By Akhil Almeida & Naina Jayarajan | Vjmedia Works | January 20, 2014

Malls across India are struggling to attract shoppers in a phase of slowdown; many have even shut shop

Move over foreign brands;'local' is the new buzz across the country's shopping malls. Traditional standalone high-street silk and textile chains from the South, such as Nallis, RmKV, Naidu Hal and Kalaniketan, besides jewellery brands like Malabar Gold and Kalyan Jewellers, are making inroads into malls. Besides, stores spread across popular marketplace, a hunting ground for attractive bargains, such as Delhi's Chandni Chowk and Lajpat Nagar are also booking mall space to tap trendy shoppers.

While Nallis, RmKV and Naidu Hall have already entered several malls in Chennai and Bangalore, retailers from Chandni Chowk are set to be part of Gurgaon's DLF Mall from July. Among other brands, Kalaniketan, Malabar and Kalyan have already entered Hyderabad's malls.

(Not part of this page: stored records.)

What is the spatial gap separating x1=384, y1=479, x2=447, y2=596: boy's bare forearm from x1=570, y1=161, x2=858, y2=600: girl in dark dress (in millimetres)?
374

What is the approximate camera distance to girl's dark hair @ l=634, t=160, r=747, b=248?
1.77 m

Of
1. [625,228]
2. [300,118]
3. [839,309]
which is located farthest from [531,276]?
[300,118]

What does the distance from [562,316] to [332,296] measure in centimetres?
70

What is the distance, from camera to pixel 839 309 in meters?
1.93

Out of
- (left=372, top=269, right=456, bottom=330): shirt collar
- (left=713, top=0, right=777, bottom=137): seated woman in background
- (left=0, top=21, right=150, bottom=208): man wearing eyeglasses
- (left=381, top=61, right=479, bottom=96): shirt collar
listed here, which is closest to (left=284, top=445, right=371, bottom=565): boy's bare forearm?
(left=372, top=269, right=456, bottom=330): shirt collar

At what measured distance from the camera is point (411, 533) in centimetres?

"With malls struggling to retain customers and big retailers, the big thing happening now is the entry of local retailers in this format. Developers need to value local retailers to make their malls successful,” says Shubhranshu Pani, managing director (retail), Jones Lang Lasalle India.

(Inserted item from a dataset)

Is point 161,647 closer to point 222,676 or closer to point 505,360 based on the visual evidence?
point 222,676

Fashion wear stores Kapil & Monika and Kapsons from the North and Cocopelee from Bangalore are among 30-odd names that have entered malls in recent times or are preparing to do so in various cities.
Anand Sundaram, chief executive officer, Pioneer Property Zone (PPZ), a mall management firm, says, "Traditional brands that used to operate at a single-store level are now on an expansion spree, especially in South India, where retail market is different, probably much sharper.” Traditional, as well as local brands have started moving into malls and this will emerge as a big trend by the end of the year, he adds.

Amid a demand slowdown, malls across India are struggling to attract shoppers; many have even shut shops. Over the years, there has been a substantial increase in space taken by malls. But only a few have been successful. A leading Noida-based property developer says: "We need to adapt to changing times. Preferences of people are changing. Malls are no longer just about shopping, we need to offer more to attract people, especially youngsters.”

On the other hand, local retailers have realised that customers want a good ambience, combined with other facilities — a standalone shop may not be able to offer that.

Sanjay Dutt, executive managing director (South Asia), Cushman & Wakefield, says developers are now looking at conducting flea markets and inviting unorganised retailers to give a local flavour to shopping centres.

To attract customers, mall developers are announcing, with retailers' consent, offers like "all shops on 50 per cent sale” day. Under this, all shops in a mall offer sale on a particular day. Another trend is offering discounts on a typically low-footfall day (weekday) to a specific section of a mall — Mumbai's Growel Mall, for example, has introduced Thoosday, where the entire food court offers sale on Tuesdays, Dutt adds.

Pushpa Bector-senior, vice president (leasing & mall head), DLF, says the success of a mall depends on three factors — whether the developer has sold or leased the mall and the kind of revenue-sharing agreement it has with the retailers; whether it is designed to attract all retailers and garner appropriate visibility; and the type of catchment area. "If you have built your mall at a location where you can't get potential buyers, the project will definitely face trouble.”

JLL's Pani says: "Mall management is a dynamic process. One needs to ensure for customers good ambience, proper parking space and promotional events, besides taking feedback from them.”

One of the major reasons for failure of certain malls is poor design; this results in dead spaces. Some developers have eliminated alleys or narrow passages that a mall's inherently poor design results in and have merged those with existing stores, says a JLL note.

Also, there's greater emphasis on directing footfall traffic along the mall's entire floor scape, providing parity and frontage to all stores. Some mall developers are even introducing first-time brands or attractions in the extreme ends to encourage shoppers to stroll through these areas, the note adds.

Further, there is an increased focus to connect with customers through social media websites. Entertainment formats like 5D theatre, horror houses/magic mirrors, joy rides, toy trains, apart from multiplexes, are also coming in handy.